Sex Transm Infect 80:223-229 doi:10.1136/sti.2003.005165
  • In practice

Developing national outcome standards for the management of gonorrhoea and genital chlamydia in genitourinary medicine clinics

  1. N Low1,
  2. J Welch2,
  3. K Radcliffe3
  1. 1Department of Social Medicine, University of Bristol, Bristol BS8 2PR, UK
  2. 2Department of Sexual Health, The Caldecot Centre, London SE5 9RS, UK
  3. 3Whittall Street Clinic, Birmingham B4 6DH, UK
  1. Correspondence to:
 Dr Nicola Low
 Department of Social Medicine, University of Bristol, Canynge Hall, Whiteladies Road, Bristol BS8 2PR, UK;
  • Accepted 14 September 2003


Background: Measuring clinical performance within a framework of clinical governance is increasingly important for monitoring improvements in patient care. Standards for quality indicators must, however, be achievable and evidence based. We describe an approach to the development of national standards for measuring outcomes of care for gonorrhoea and genital chlamydia in genitourinary medicine clinics.
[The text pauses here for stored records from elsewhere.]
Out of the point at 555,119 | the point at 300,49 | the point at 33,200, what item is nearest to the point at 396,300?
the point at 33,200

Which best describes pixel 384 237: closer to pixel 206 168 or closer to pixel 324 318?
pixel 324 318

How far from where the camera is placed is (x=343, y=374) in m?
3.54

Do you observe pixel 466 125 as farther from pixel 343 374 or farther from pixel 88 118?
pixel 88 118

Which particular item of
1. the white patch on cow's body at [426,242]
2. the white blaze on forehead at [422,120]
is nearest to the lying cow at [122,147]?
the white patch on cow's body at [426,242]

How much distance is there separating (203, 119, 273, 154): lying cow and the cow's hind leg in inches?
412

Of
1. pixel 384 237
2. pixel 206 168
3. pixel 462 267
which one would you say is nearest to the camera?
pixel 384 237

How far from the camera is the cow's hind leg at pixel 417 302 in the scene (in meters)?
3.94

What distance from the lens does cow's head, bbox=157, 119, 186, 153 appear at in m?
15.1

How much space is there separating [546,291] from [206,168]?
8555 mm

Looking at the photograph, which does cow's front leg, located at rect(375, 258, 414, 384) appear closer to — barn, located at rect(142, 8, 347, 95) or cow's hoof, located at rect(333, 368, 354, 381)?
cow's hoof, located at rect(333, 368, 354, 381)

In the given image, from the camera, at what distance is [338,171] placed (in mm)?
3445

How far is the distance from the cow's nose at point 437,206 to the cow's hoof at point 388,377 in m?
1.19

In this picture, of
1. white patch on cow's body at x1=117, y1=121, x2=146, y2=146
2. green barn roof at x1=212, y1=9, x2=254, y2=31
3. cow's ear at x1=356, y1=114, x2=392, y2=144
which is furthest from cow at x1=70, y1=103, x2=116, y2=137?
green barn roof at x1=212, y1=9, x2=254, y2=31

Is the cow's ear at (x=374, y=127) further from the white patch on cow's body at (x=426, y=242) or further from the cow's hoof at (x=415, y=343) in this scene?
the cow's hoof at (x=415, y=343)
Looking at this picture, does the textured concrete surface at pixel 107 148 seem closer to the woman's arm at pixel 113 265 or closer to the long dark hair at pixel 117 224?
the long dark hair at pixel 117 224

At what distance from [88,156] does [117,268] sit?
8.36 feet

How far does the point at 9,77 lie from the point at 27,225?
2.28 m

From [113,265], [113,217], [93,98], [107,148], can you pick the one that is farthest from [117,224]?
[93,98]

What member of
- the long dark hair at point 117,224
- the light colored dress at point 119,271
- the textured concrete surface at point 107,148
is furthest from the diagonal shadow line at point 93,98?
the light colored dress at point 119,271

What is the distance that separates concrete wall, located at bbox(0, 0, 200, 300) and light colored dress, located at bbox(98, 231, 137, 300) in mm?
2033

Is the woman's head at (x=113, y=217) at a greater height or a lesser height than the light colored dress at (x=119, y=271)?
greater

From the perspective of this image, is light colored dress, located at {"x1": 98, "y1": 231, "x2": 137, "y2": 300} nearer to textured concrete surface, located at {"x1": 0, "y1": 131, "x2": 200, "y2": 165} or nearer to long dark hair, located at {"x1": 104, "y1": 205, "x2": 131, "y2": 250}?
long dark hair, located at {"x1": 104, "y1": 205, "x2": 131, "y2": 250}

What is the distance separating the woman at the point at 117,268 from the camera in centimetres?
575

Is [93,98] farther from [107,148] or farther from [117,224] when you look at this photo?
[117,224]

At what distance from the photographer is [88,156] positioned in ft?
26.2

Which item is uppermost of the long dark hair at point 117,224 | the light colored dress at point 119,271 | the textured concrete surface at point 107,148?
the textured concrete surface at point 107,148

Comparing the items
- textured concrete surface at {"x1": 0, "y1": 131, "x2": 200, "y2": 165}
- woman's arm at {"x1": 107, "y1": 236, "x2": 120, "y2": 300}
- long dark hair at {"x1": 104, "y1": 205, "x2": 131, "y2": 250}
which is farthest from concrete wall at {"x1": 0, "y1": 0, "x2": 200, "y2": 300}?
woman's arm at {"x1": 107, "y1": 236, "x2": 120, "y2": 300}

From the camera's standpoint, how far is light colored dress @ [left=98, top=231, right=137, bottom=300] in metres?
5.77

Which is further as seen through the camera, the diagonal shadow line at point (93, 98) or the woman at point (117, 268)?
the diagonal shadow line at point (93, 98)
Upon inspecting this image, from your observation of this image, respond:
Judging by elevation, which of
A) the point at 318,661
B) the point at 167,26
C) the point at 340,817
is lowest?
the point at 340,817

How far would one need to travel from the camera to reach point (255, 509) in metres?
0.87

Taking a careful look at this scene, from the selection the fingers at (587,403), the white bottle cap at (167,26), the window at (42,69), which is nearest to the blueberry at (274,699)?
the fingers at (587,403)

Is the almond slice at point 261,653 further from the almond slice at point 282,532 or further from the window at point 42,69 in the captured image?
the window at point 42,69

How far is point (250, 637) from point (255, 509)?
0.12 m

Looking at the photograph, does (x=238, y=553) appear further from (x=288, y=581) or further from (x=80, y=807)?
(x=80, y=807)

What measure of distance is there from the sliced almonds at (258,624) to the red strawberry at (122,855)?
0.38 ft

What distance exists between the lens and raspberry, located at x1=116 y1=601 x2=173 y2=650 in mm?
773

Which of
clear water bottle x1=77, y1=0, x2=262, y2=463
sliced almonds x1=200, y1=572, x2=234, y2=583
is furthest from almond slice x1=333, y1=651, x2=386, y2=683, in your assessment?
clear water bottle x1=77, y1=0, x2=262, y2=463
Methods: Two standards for each infection, one reflecting quality of case management and one reflecting partner management were chosen by consensus. A systematic review of published and unpublished UK studies about gonorrhoea and chlamydia management was carried out and weighted averages calculated for each parameter, stratified by location. Genitourinary medicine practitioners around the country were also asked for their opinion about desirable values for each standard and the results compared. Variability in performance between centres was examined using Shewhart’s control charts.

Results: We identified 17 reports about gonorrhoea outcomes and 14 about chlamydia. There was marked heterogeneity in results according to geographical location and different standards were set for clinics in and out of London. Opinions from practitioners suggested much higher standards than the values obtained from the systematic review. There was evidence for special cause variation related to management of gonorrhoea and chlamydia in London clinics.

Conclusions: Standards set using expert opinion are unrealistic when compared to evidence of what is achievable. Evidence based methods should therefore be used to derive outcome standards for case management gonorrhoea and chlamydia. The control chart method identified clinics where investigation to find reasons for special cause variation in performance should be undertaken to change practice.